The Oregonian | |
Director: | Calvin Reeder |
Producer: | Roger M. Mayer Christian Palmer Christo Dimassis Steven Schardt Elana Krausz Wen Marcoux Ryan Adams Scott Honea Joey Marcoux |
Starring: | Lindsay Pulsipher |
Music: | Scott Honea Jed Maheu Calvin Reeder |
Cinematography: | Ryan Adams |
Editing: | Buzz Pierce |
Distributor: | Factory 25 |
Country: | United States |
Runtime: | 81 minutes |
Language: | English |
The Oregonian is a 2011 horror film directed by Calvin Reeder. The movie premiered at the 2011 Sundance Film Festival and was given a limited release beginning on June 8, 2012,[1] partially as a result of a successful Kickstarter campaign.[2] The Oregonian received a DVD release in early 2013.[3]
The film stars Lindsay Pulsipher as a young woman who, after waking up from a car crash with no recollection of what happened, journeys through a surreal landscape and meets multiple bizarre characters.[4]

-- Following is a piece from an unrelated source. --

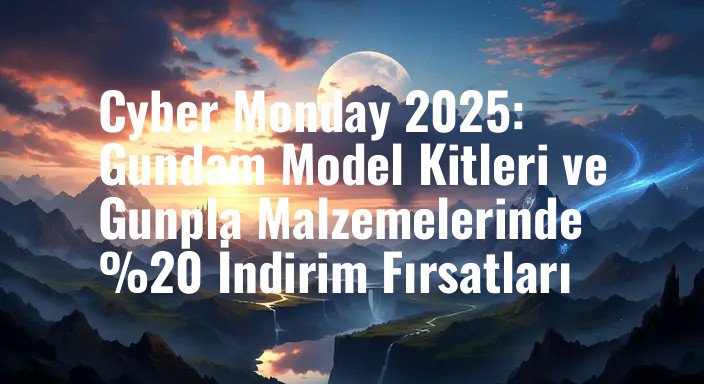 Cyber Monday 2025: Gundam Model Kitleri ve Gunpla Malzemelerinde %20 İndirim Fırsatları
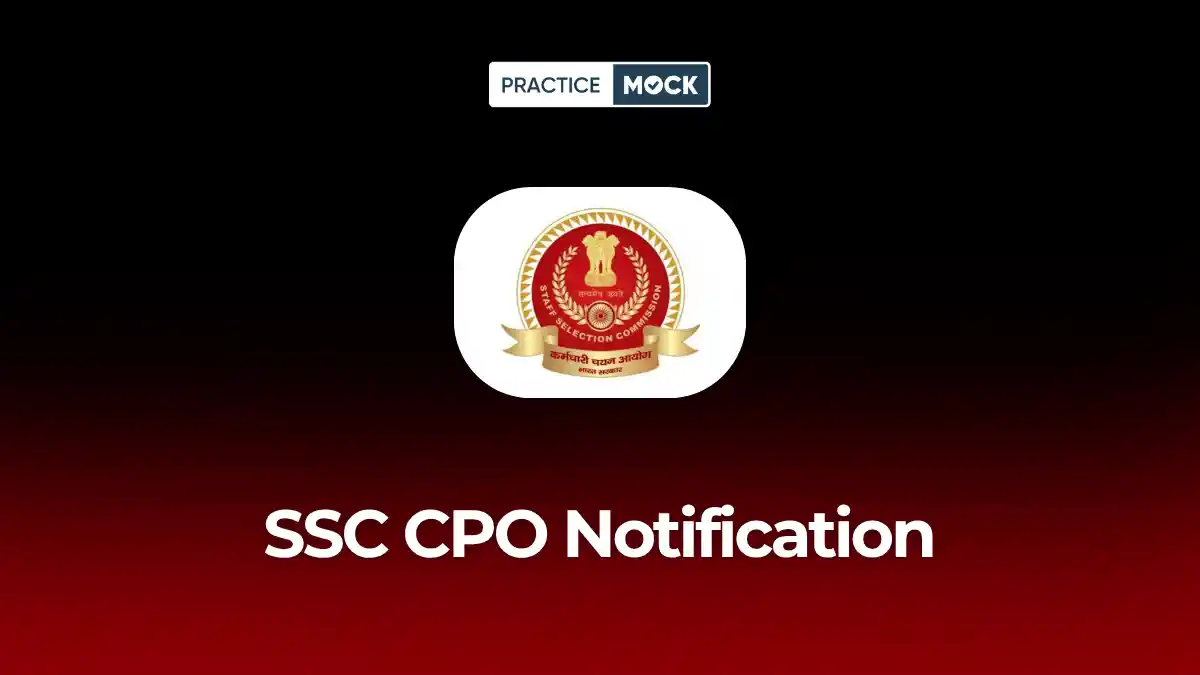 SSC CPO Notification 2026 Out, 1871 Vacancies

The movie follows a young woman from Oregon (Lindsay Pulsipher), who gets into a car accident and as a result, finds herself in a surreal landscape. She has complete amnesia and cannot remember what has happened or even who she is. As she wanders around in an attempt to find help and safety, she comes across several increasingly bizarre people.
On review aggregator Rotten Tomatoes, The Oregonian holds an approval rating of 44%, based on 9 reviews, and an average rating of 4.94/10.[5] On Metacritic, the film has a weighted average score of 46 out of 100, based on 4 critics, indicating "mixed or average reviews".[6]
Michael Nordine from Slant Magazine rated the film one and a half out of four stars, calling the film "a jumbled mess that can’t make its deliberate incoherence interesting".[7] Dennis Harvey of Variety offered the film similar criticism, writing, "Reeder shows a knack for unsettling audiovisual textures, but once it’s clear The Oregonian will offer no real storyline or explanations, viewer patience wears thin".[8]
The film was not without its supporters'David D'Arcy from Screen Daily commended the film's atmosphere, soundtrack, and Pulsipher's performance.[9] David Fear of Time Out rated the film three out of five stars, writing, "though Reeder’s attempts to unnerve sometimes veer close to enfant terrible posturing, The Oregonian knows how to work its unpleasantness to primo psychotronic effect".[10] Eric Kohn from IndieWire awarded the film a score B+, writing, "Alternately creepy, puzzling and assaulting on the senses, at best The Oregonian functions as a nightmarish headtrip with ample doses of dark comedy". Kohn, however, criticized the film's third act, which he felt 'failed to put its compelling fragments together'.[11]